I remember it was cool underneath, like a city but better.
And it means something to my father that I am here –
yet another hop, a confirmation bias for nomadic nature but
I still feel like that doesn’t explain it. Like I would
have done it anyway, if for no other reason than
to do it. Whatever happens happens. The growth no
longer hampered by sunlight or a perfect state.

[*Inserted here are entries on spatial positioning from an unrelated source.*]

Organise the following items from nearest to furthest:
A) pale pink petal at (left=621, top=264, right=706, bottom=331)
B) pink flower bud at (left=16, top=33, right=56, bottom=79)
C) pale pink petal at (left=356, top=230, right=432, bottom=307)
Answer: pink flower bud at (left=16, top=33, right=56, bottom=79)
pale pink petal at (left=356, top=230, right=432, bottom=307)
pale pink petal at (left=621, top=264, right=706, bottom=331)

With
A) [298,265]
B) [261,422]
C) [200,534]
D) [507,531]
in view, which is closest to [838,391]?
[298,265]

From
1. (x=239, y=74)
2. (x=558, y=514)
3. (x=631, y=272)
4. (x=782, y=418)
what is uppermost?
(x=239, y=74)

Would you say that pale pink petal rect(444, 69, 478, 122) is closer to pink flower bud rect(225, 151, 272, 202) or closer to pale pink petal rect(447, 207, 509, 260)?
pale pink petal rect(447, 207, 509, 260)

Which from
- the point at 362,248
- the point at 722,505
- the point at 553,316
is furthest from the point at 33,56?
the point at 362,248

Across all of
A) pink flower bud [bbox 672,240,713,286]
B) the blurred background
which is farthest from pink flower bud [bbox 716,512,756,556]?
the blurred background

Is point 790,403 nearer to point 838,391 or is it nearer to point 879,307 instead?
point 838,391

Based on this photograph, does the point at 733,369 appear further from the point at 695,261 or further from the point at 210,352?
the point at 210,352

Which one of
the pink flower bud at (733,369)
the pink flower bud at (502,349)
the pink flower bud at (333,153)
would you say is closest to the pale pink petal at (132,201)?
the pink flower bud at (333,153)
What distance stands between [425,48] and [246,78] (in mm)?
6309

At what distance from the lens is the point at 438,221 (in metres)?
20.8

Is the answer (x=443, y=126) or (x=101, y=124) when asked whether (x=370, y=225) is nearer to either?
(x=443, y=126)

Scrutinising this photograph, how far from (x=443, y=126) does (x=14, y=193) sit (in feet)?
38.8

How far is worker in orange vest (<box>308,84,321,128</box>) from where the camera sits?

Not because of, but despite.
Reading
AAAAafter Ben Lerner
does the song really predate the people? I feel I have misunderstood something, like catching the light in heavy handfuls over the river thames, heaving with my back not my feet, watching you turn around from the crouching figure, the man illuminated by the headlight of the bike, accidentally sidestepping reality. in the desert that is the future, sadness has to come before life does, before the country bumpkins become a hole full of prescription drugs. a man shoves a bunch of leaves into his mouth, convincing us they are spearmint. in another time you would have been quarried down the hole, splashed in the construct. If this here is a system, imagine a circle. we are approaching the centre from opposing sides, but all I really wanted to know was whether our politics align. you might be the worst person to start a cult, or the best, because you wouldn’t start a cult. I’m speaking of not working, of loving a good brown piece of syntax, not tilling it, but letting it spiral. if someone gave me a hundred thou, I’m pretty sure I would become beautiful. look at the scarf of the man walking past us at the train station, it must have cost at least that. half of these people wouldn’t notice if we robbed them. should we? sometimes I steal things because I fundamentally disagree about their price. but most of your friends are dead or dying, at best marginalised. how do we steal their futures back? would you like to till the desert? you’re right, this anger must have predated the song, predated language, because why else would I frown all the way into my own centre trying to describe it, flatten it into a word like so much chucked-out bathwater. you say love doesn’t predate the song, doesn’t even predate word, but that we made it and can unmake it into fear, and that this is all about refusing power. how do you stay sane then? how do you know which sacrifices to make – there are two great love stories in your life, and you, knowing, can hold two contradicting thoughts in your mind, and they both become birds, not cute like sparrows, but ready to fight like swans. I’m ready to fight for the song, but not with violence. this anger, this song, it all predates at least some of that. predates violence. at least I think. you ask me if I’m ready to put the light down, and I ask why. you say to let it ripple off the water, to let it come after us.